ESMA Puts Cyber Resilience at the Heart of Its 2026 Supervisory Agenda
Key Takeaways
- Cyber Resilience Front and Center: ESMA confirmed that cyber risk and digital resilience will remain top priorities in its 2026 Union Strategic Supervisory Priorities (USSPs), extending the focus introduced under DORA in 2025.
- Supervisory Coordination Deepens: National competent authorities (NCAs) are being urged to continue proactive supervision and strengthen coordination across the EU to ensure consistent application of DORA requirements.
- Digital Risk as Systemic Risk: The renewed emphasis reflects a shift in EU financial regulation, treating technology and cyber resilience as critical to overall market stability.
- ESG Oversight Continues: ESG disclosures will remain a key supervisory theme, with regulators targeting high-risk areas and consolidating progress made since the initiative began in 2022.
- New Priorities: ESMA plans to assess additional supervisory topics in 2026 that may require heightened EU-wide oversight in the coming years.
Deep Dive
The European Securities and Markets Authority (ESMA) is doubling down on digital resilience. The EU’s markets watchdog announced that cyber risk and operational resilience will again headline its Union Strategic Supervisory Priorities (USSPs) in 2026, extending its focus on one of the most pressing challenges facing Europe’s financial system.
The priority, first introduced in January 2025 alongside the Digital Operational Resilience Act (DORA), has already prompted national regulators to sharpen their oversight of how firms manage ICT and cybersecurity risks.

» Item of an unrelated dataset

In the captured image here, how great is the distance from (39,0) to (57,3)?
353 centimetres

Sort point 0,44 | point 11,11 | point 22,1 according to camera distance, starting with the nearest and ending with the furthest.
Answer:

ESMA said it has seen “strong initial engagement” from national competent authorities (NCAs) since the initiative began, crediting proactive checks and capacity-building efforts across member states.
Now, the regulator wants supervisors to maintain that momentum. “Securing a resilient financial sector” remains essential, ESMA said, urging NCAs to continue strengthening supervision under DORA and improve coordination between national oversight and the EU-wide framework.
The renewed focus underscores a broader shift within European financial regulation, where digital resilience is no longer treated as a technical afterthought but a fundamental part of systemic stability. For financial firms, that means supervisors are likely to dig deeper into how technology risks are identified, managed, and tested, from cloud dependencies to incident response.
At the same time, ESMA signaled that its long-running emphasis on ESG disclosures isn’t going away. Since 2022, sustainability reporting has been another key USSP, and through 2025, ESMA and NCAs have been reviewing how investment firms and asset managers comply with EU rules on ESG transparency. In 2026, supervisors will focus on consolidating progress, targeting high-risk areas and ensuring consistent application of the standards across markets.
The ESMA said it may introduce new areas of supervisory attention in 2026 and beyond as it refines its Union-wide agenda. But for now, as financial markets grow ever more digital, resilience isn’t just part of compliance, it’s part of survival.